La Haute Cour militaire a décidé de reporter au 9 juillet 2026 l’examen du dossier mettant en cause plusieurs officiers supérieurs des Forces armées de la République démocratique du Congo (FARDC), parmi lesquels les généraux d’armée Christian Tshiwewe et John Numbi. L’audience, tenue ce jeudi 25 juin à Kinshasa, n’aura duré que quelques minutes avant son renvoi.
Le premier président de la Haute Cour militaire, le lieutenant-général Joseph Mutombo Katalay Tiende, a expliqué cette décision par les contraintes liées aux obligations institutionnelles de certains magistrats appelés à assumer des responsabilités relevant des hautes charges de l’État.
Cette séance était principalement consacrée à la vérification de l’identité des prévenus. Tous les accusés présents ont répondu à l’appel de la Cour, tandis que les personnes actuellement recherchées ou en fuite n’ont naturellement pas comparu.
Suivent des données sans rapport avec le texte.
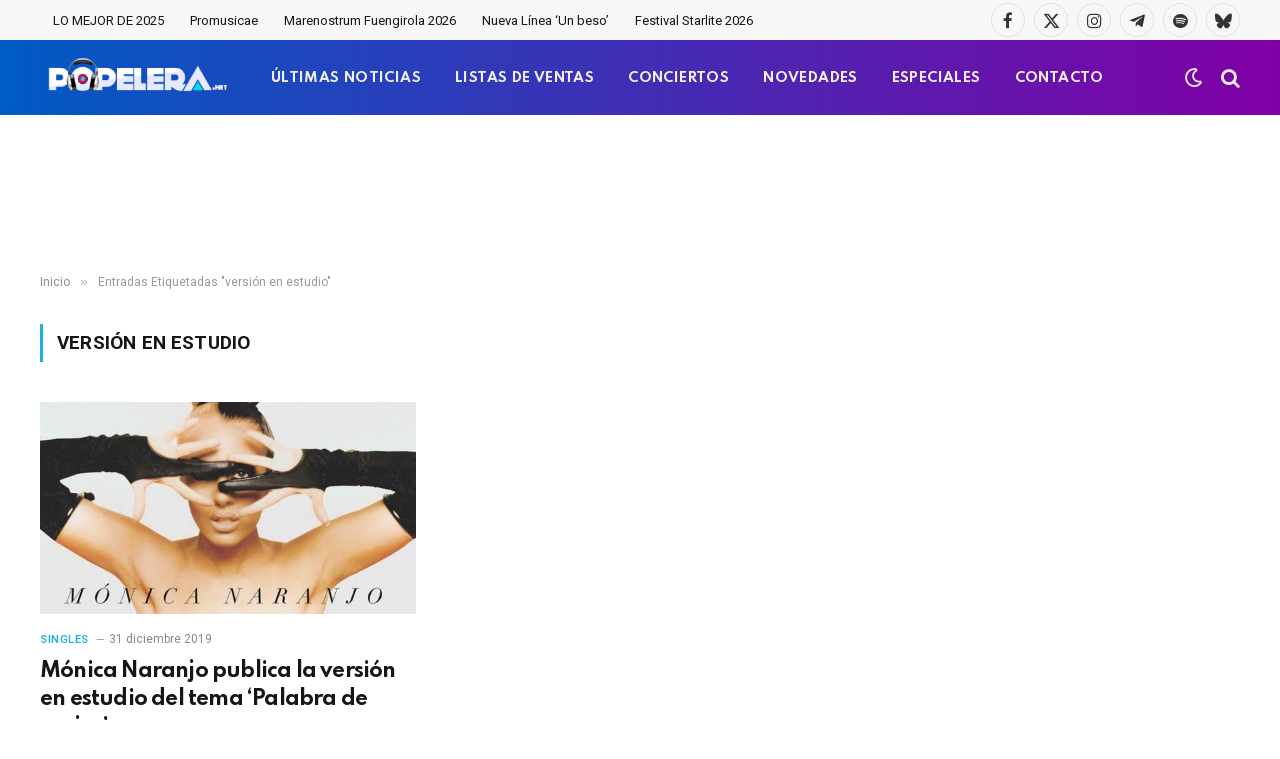

--- FILE ---
content_type: text/html; charset=utf-8
request_url: https://www.google.com/recaptcha/api2/aframe
body_size: -86
content:
<!DOCTYPE HTML><html><head><meta http-equiv="content-type" content="text/html; charset=UTF-8"></head><body><script nonce="pflQePtKyqav1Bwk5HCPqQ">/** Anti-fraud and anti-abuse applications only. See google.com/recaptcha */ try{var clients={'sodar':'https://pagead2.googlesyndication.com/pagead/sodar?'};window.addEventListener("message",function(a){try{if(a.source===window.parent){var b=JSON.parse(a.data);var c=clients[b['id']];if(c){var d=document.createElement('img');d.src=c+b['params']+'&rc='+(localStorage.getItem("rc::a")?sessionStorage.getItem("rc::b"):"");window.document.body.appendChild(d);sessionStorage.setItem("rc::e",parseInt(sessionStorage.getItem("rc::e")||0)+1);localStorage.setItem("rc::h",'1768917455795');}}}catch(b){}});window.parent.postMessage("_grecaptcha_ready", "*");}catch(b){}</script></body></html>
Dans le souci d’assurer une meilleure organisation de la procédure, la Cour a également invité les conseils des différents prévenus à déposer auprès du greffe les listes complètes de leurs avocats. Une mesure destinée à faciliter la suite des débats et l’instruction du dossier.
L’audience a également été marquée par la prestation de serment du lieutenant-général Constant Ndima, désormais intégré à la composition de la Haute Cour militaire en qualité de juge assesseur. Son entrée en fonction intervient à un moment clé de cette procédure particulièrement suivie par l’opinion publique.
Au total, dix officiers généraux et supérieurs ainsi qu’un civil sont poursuivis pour des faits présumés de complot, trahison, propagation de faux bruits, violation des consignes, désertion à l’étranger, détention illégale d’armes et de munitions de guerre, ainsi qu’incitation de militaires à agir en violation de leurs devoirs. Ce procès intervient dans un contexte sécuritaire sensible, marqué par la persistance du conflit dans l’est du pays et les activités de la rébellion AFC/M23.